Specific phospholipid association with apolipoprotein A-I stimulates cholesterol efflux from human fibroblasts. Studies with reconstituted sonicated lipoproteins.

To understand how the lipid composition of high density lipoprotein mediates the efflux of cellular cholesterol, we have characterized the effects of variations in the lipid composition of well defined model sonicated apolipoprotein A-I (apoA-I)-containing lipoprotein (LpA-I) particle on cholesterol efflux from cultured human skin fibroblasts. LpA-I particles with varying content of phosphatidylcholine (POPC), phosphatidylinositol, sphingomyelin, cholesterol ester, and triolein were prepared by co-sonication. Association of as little as 5 mol of phosphatidylcholine with apoA-I is sufficient to transform lipid-free apoA-I into a distinct lipoprotein-like particle that is a significantly better acceptor of cellular cholesterol. Increasing the ratio of POPC/apoA-I from 5/1 to 35.5/1 in the sonicated LpA-I is associated with a significant increase in the release of cellular cholesterol. At low POPC/apoA-I ratios, native gradient gel electrophoresis of the LpA-I shows these lipoproteins to be small complexes (around 5-6 nm), with only 1 molecule of apoA-I (Lp1A-I).

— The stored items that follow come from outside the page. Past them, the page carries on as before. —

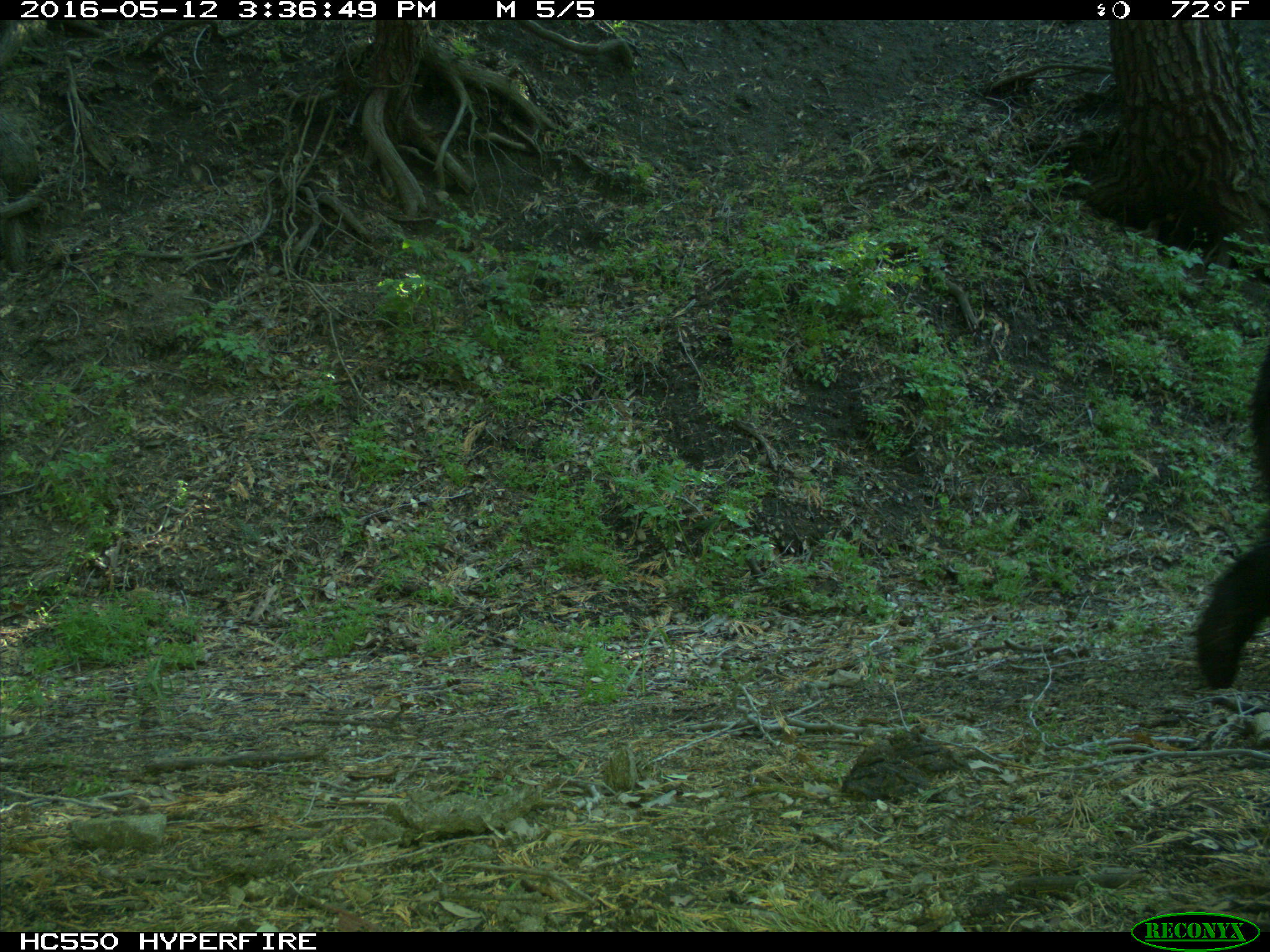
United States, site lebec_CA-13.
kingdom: Animalia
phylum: Chordata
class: Mammalia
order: Carnivora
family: Ursidae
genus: Ursus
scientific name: Ursus americanus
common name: american black bear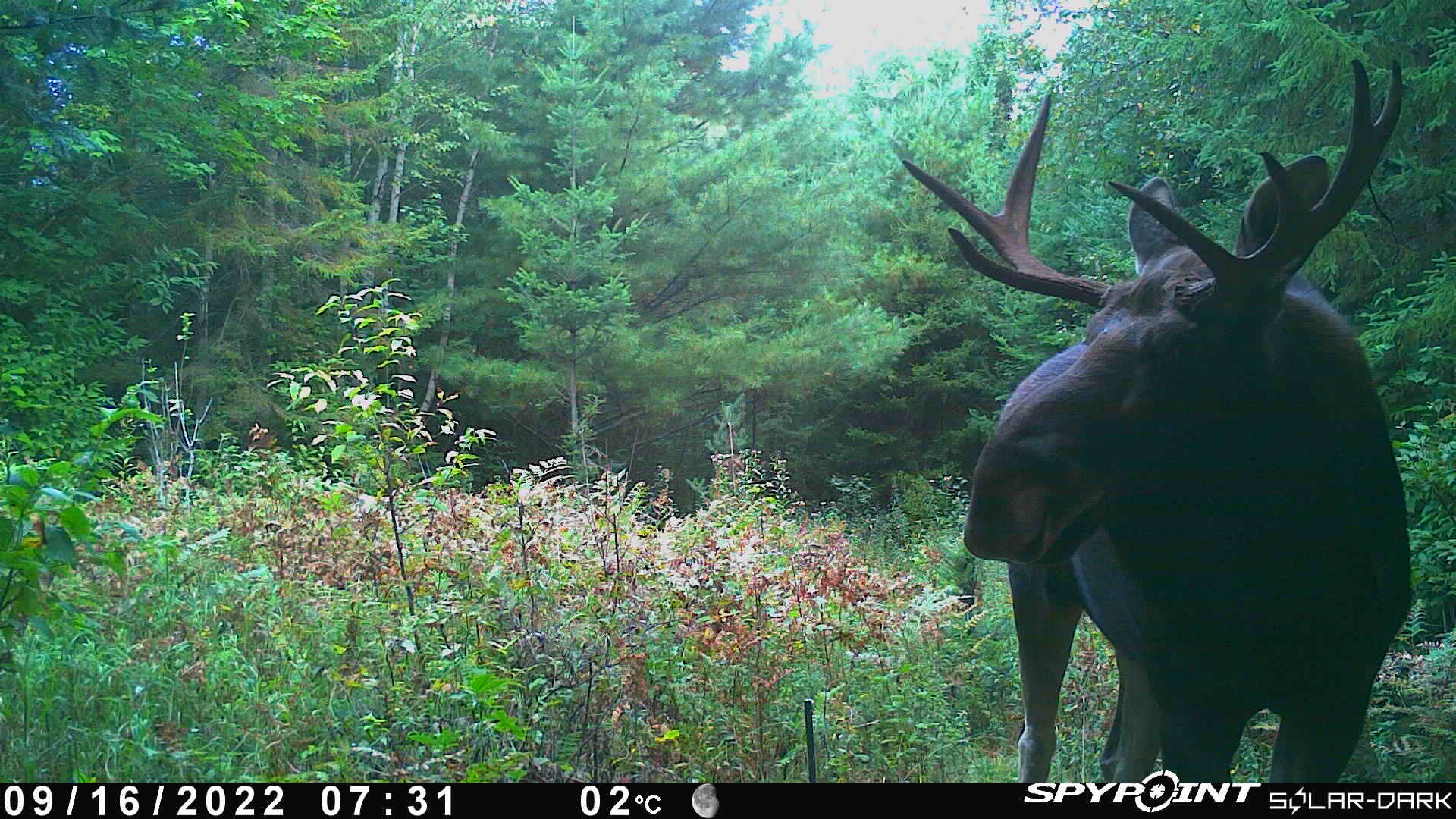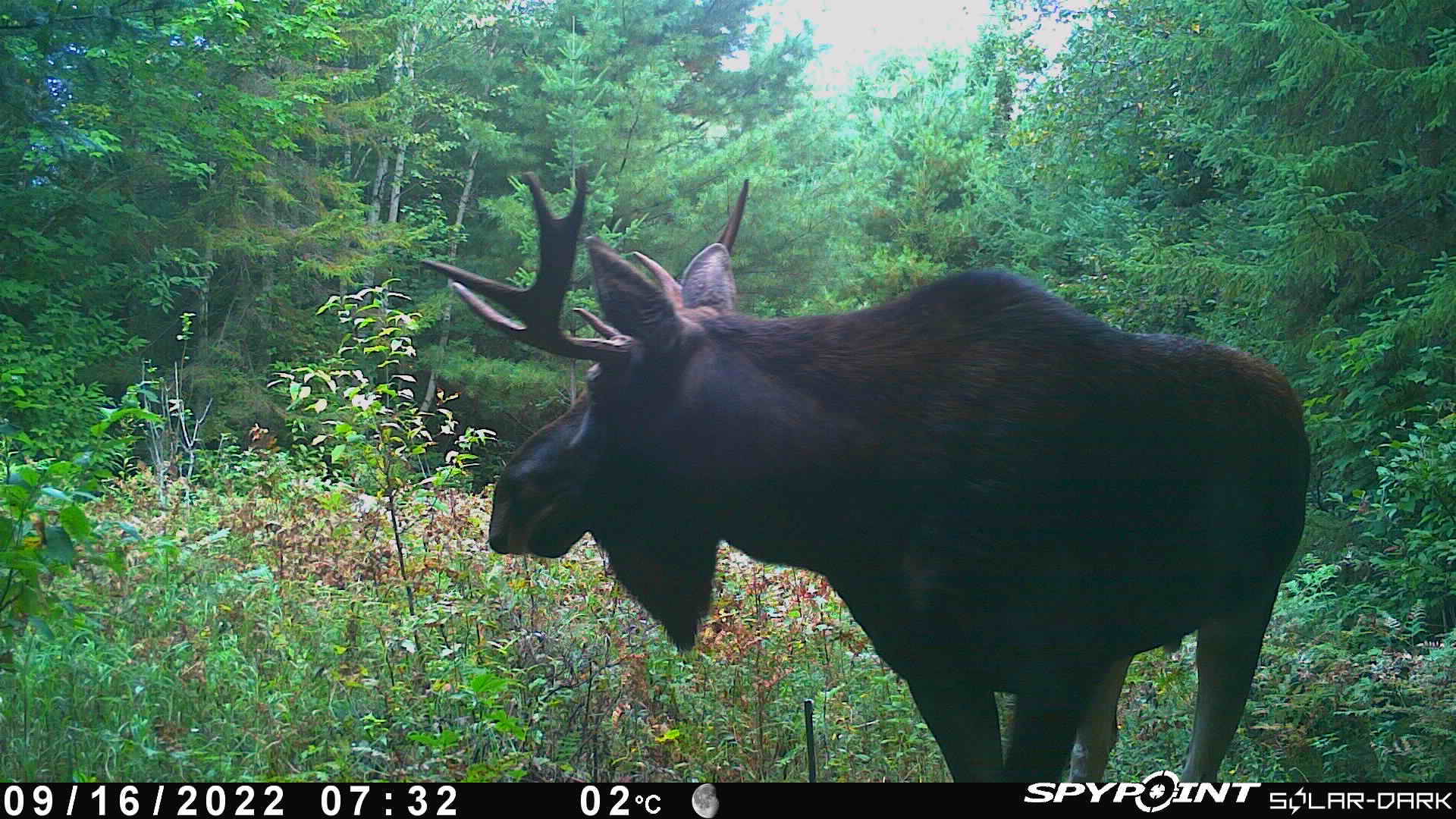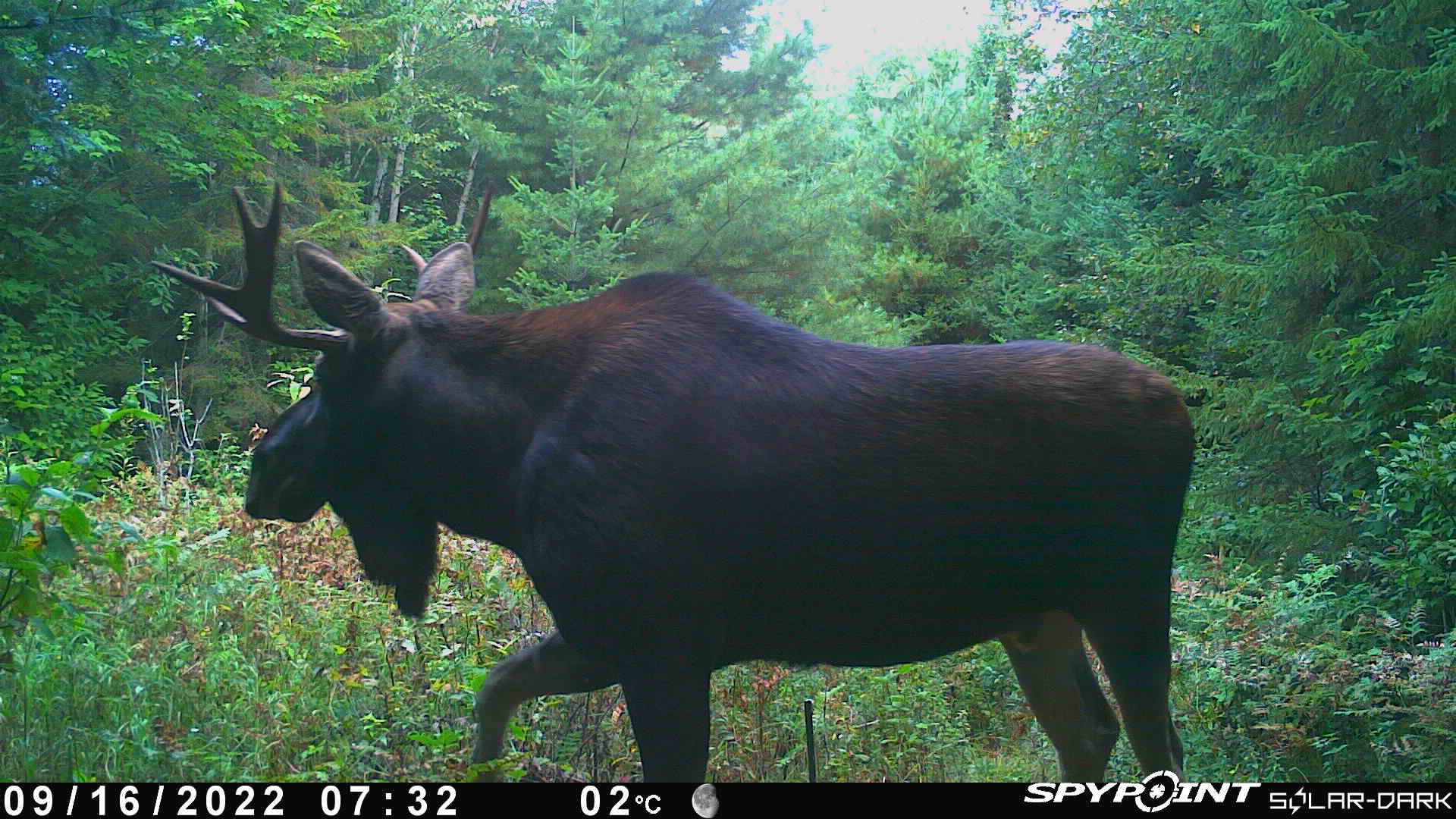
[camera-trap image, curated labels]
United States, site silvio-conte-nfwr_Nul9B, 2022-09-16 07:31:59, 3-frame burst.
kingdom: Animalia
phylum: Chordata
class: Mammalia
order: Artiodactyla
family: Cervidae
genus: Alces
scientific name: Alces alces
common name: moose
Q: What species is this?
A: Moose (Alces alces).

At a POPC/apoA-I ratio above 11/1, LpA-I form well defined complexes that contain 2 molecules of apoA-I (Lp2A-I) and range in size from 7.6 to 7.7 nm. Inclusion of sphingomyelin into an Lp1A-I further stimulates cholesterol efflux significantly. In contrast, inclusion of either sphingomyelin or phosphatidylinositol into a sonicated Lp2A-I has no effect on cholesterol efflux. Incorporation of cholesterol ester and/or triolein into an Lp2A-I particle is associated with a small reduction in cholesterol efflux to these lipoproteins. Therefore, cholesterol efflux from human fibroblasts is directly proportional to the amount and type of phospholipid in a sonicated LpA-I particle. Changes in the conformation and charge of apoA-I that result from changes in the lipid composition of a sonicated LpA-I particle appear to directly affect the ability of the lipoprotein to bind and retain cholesterol molecules. These data therefore suggest that the adsorption/desorption of cholesterol molecules to/from a sonicated LpA-I complex may be less sensitive to interfacial lipid-lipid interactions, but may depend on a conformation-dependent ability of apoA-I to bind cholesterol.